Под нами проплывает Деминг, сразу за ним опять появляется дорога, и мы летим дальше вдоль нее. Затем появляется Лордсбург. Двигатель совершенно не в чем упрекнуть. Оставив Лордсбург позади, я вылетаю за пределы имеющейся у меня карты в Аризону. Но если я буду держаться дороги, она точно приведет меня в Таксон. Я сижу в кабине и наблюдаю, как под нами, покачиваясь, движется земля. Теперь, без карты, горы выглядят полной неожиданностью, словно здесь лежит еще не исследованная территория. Моя следующая карта начинается от Таксона.
Дорога начинает виться, пробираясь по склону скалистого холма. Справа — глинобитная хижина, слева — группа построек, охраняющих озеро. Его поверхность гладкая, словно моторное масло. На ней нет ни малейшей ряби.
Когда не знаешь точно, где находишься, то, естественно, просыпается нетерпение. Ну, где ты там, Таксон? За этим поворотом? За этим? Ага, все хорошо, Таксон… Что ж, поспешим.
Мы опускаемся в пустынную долину, от склонов обрамляющих ее холмов отражается эхо. В Таксоне нужно глядеть в оба — здесь большой аэропорт и большие самолеты. Э, да я не встречал других самолетов от самой Алабамы! Даже над Далласом ни одного не было. А говорят, что в небе тесно. Хотя, возможно, первая тысяча футов небом не считается. И вот он появляется впереди — внезапно, как в кино, когда впередсмотрящий кричит с мачты парусника «земля!», а камера поворачивается и ловит в объектив землю на расстоянии каких-то ста ярдов[26]. Вот в облаках сверкнуло серебро — это летит самолет. Транспортный, заходит на посадку в Международный аэропорт Таксона. Транспортник. Он выглядит таким чужим, словно это не самолет, а рисунок самолета, сделанный маслом, который по невидимым рельсам скользит к посадочной полосе.
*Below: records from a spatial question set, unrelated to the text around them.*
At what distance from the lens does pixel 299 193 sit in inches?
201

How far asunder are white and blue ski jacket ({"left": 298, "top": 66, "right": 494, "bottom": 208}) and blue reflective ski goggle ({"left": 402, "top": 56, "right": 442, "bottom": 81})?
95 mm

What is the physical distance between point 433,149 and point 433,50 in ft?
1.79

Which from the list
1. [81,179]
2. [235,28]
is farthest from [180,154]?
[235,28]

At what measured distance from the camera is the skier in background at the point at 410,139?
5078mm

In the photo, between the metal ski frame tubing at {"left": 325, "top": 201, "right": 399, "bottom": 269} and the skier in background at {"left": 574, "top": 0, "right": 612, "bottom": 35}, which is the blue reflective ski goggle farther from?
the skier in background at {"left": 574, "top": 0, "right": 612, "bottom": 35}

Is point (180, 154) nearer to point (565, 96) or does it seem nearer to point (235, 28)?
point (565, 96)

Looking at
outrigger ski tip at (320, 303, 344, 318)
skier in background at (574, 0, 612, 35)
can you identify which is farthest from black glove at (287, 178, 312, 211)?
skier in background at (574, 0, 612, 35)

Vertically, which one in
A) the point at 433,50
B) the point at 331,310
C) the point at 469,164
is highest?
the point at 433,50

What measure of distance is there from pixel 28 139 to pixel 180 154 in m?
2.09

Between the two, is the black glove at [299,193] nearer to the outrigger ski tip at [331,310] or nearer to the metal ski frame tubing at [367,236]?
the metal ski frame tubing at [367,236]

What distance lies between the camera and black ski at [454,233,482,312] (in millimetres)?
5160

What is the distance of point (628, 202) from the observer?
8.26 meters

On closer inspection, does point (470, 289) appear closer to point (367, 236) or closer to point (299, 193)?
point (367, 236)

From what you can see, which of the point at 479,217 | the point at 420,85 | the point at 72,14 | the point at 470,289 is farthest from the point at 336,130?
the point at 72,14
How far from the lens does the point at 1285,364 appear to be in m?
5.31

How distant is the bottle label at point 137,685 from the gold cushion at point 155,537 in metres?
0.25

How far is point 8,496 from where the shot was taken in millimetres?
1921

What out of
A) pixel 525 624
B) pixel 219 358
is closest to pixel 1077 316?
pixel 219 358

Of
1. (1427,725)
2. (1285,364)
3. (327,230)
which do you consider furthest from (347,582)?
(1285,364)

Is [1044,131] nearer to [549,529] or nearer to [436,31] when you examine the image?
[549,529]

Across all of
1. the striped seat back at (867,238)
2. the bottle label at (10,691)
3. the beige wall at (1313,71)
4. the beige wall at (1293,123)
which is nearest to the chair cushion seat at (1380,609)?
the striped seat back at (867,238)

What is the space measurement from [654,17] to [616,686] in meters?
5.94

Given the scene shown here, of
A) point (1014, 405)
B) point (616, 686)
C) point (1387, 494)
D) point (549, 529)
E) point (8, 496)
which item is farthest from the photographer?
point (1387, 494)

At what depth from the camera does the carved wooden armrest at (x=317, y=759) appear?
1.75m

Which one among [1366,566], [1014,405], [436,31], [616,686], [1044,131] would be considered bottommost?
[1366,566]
Справа от нас обитает гигант — авиабаза ВВС Дэвис-Монтэн. Взлетная полоса там длиной в три мили. Я бы мог с запасом сесть поперек нее, но тяжелым, как гора, самолетам, что поднимаются с базы, иногда требуется каждый фут этой огромной длины, чтобы оторваться от земли. Что за способ летать!
Вон там, прямо около стоянки, я как-то стоял один — двигатель моего боевого самолета не желал запускаться. Что-то не так было с воспламенением. Какое угодно топливо можно было подать в камеры сгорания — воспламеняться оно не желало… Я никак не мог заставить его сделать это. Я уже принялся серьезно рассматривать идею засунуть в сопло горящую газету, а затем помчаться в кабину и открыть рукояткой газа доступ туда распыленного топлива, но тут подвернулся механик и починил систему воспламенения, прежде чем я успел найти газету и спичку. А все-таки интересно, что бы тогда произошло?
Еще один самолет, маленький, летит по небу ниже меня. Я в качестве приветствия качаю из стороны в сторону крыльями. Он не заметил. Или заметил, но не знает, что это означает приветствие. Выходит из моды традиция качать крыльями, говоря тем самым «привет, не волнуйся, я тебя вижу». Ну что ж, я все равно буду ее придерживаться. С моей стороны это — дружеский знак. Кто знает, может быть, мне удастся снова ее возродить? Чтобы все покачивали крыльями при встрече. Реактивные транспортные самолеты, бомбардировщики, легкие самолеты, служебные самолеты всяческих фирм. Хм. Это, пожалуй, будет несколько чересчур. Наверное, лучше всего, если традицию станут поддерживать лишь немногие.